READING TEXT:
For now: the summary for GISTemp: If we pick Jan 2000 as the start date for comparing models: The multi-model mean trend is consistent with GISTemp; the 137 month mean anomaly is inconsistent with the observed temperature if we use Red noise to model the data but consistent if we use the largest uncertainty intervals computed using ARIMA(p,0,q) with p≤4 and q≤4. Meanwhile, the 137 month multi-model mean anomaly is inconsistent with GISTemp if we assume residuals are models using ‘red’ noise, but consistent with we use the larger ARIMA(p,0,q) uncertainty intervals.

HadCrut
Examining HadCrutNH&NH we get somewhat different conclusions:

With HadCRUT:

  1. If we pick Jan 2000 as the start date for comparing models: The multi-model mean trend is in consistent with HadCrut; the 137 month mean anomaly is also inconsistent with the observed temperature. The absolute values of both d* values are 2.81 and 2.31 computed assuming residuals are ‘red’ or ‘arima’ respectively; both larger than 2. So, even starting comparison in Jan 2000, these observed trends are inconsistent with the multi-model mean..
  2. if we pick Jan 2000 as the start date: The 137 month multi-model mean anomaly is inconsistent with the observed 137 month mean using either ‘red’ noise or the wider uncertainty intervals computed using ‘arima’. The d* values are -3.06 and -2.53 respectively.

NOAA/NCDC
I’ve already discussed NOAA/NCDC, but I’m reproducing the graph with the d* values added:


For NOAA, both the multi-model mean trends and intercept computed since 2000 are inconsistent with the observations.

SUPPLIED ENTRIES:
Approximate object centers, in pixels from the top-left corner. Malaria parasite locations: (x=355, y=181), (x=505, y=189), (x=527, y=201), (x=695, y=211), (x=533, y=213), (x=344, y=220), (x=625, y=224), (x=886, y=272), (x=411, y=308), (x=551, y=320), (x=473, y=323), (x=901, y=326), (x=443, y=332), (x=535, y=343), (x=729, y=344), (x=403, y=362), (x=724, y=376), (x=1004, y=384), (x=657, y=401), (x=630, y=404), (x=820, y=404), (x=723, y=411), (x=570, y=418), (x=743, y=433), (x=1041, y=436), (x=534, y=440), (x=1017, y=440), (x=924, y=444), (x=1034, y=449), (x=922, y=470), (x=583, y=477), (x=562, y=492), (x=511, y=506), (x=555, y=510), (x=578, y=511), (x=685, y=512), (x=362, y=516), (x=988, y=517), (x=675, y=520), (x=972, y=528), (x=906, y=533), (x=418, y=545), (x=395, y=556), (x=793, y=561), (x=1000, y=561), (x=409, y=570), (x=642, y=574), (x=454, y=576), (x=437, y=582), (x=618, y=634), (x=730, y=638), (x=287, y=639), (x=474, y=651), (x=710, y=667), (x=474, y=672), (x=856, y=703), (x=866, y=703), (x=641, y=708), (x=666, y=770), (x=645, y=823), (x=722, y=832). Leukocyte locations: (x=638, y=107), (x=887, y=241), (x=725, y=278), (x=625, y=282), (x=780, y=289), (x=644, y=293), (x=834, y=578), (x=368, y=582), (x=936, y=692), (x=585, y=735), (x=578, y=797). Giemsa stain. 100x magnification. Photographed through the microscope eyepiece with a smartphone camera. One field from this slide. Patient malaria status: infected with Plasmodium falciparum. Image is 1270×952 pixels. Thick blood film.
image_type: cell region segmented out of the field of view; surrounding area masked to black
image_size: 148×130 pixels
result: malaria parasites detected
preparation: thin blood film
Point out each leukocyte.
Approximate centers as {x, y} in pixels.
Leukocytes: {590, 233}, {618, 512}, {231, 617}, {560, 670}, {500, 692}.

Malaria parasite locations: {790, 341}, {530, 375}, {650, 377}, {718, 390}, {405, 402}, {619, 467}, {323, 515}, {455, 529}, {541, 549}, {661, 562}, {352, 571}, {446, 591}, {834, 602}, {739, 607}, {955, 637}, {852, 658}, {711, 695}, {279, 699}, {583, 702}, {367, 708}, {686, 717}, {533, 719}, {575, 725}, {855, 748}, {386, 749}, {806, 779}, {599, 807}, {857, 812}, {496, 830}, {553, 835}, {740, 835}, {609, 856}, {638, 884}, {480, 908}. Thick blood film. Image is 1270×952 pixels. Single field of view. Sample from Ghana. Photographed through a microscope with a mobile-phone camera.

STATED EXERCISE: Extend the text comparing climate model trends with observed temperatures, starting after its last sentence. The records have nothing to do with the text.

IN RESPONSE:
Summary

Using 2000 as the start date for analysis, and assuming red noise (i.e. “Phil Jones-like” noise) assumption to model residuals from a linear the multi-model mean trend under A1B forcing is inconsistent with observed trends based on NOAA and HadCrut, but remains ‘not-inconsistent’ with GISTemp. The 137 month (i.e. Jan 2000-May 2011) multi-model mean anomaly is inconsistent with all three observational data set if residuals are models using “red noise”; it is inconsistent with NOAA/NCDC and HadCRut but remains not-inconsistent with GISTemp if we use using maximal-uncertainty ARIMA to estimate the uncertainty intervals.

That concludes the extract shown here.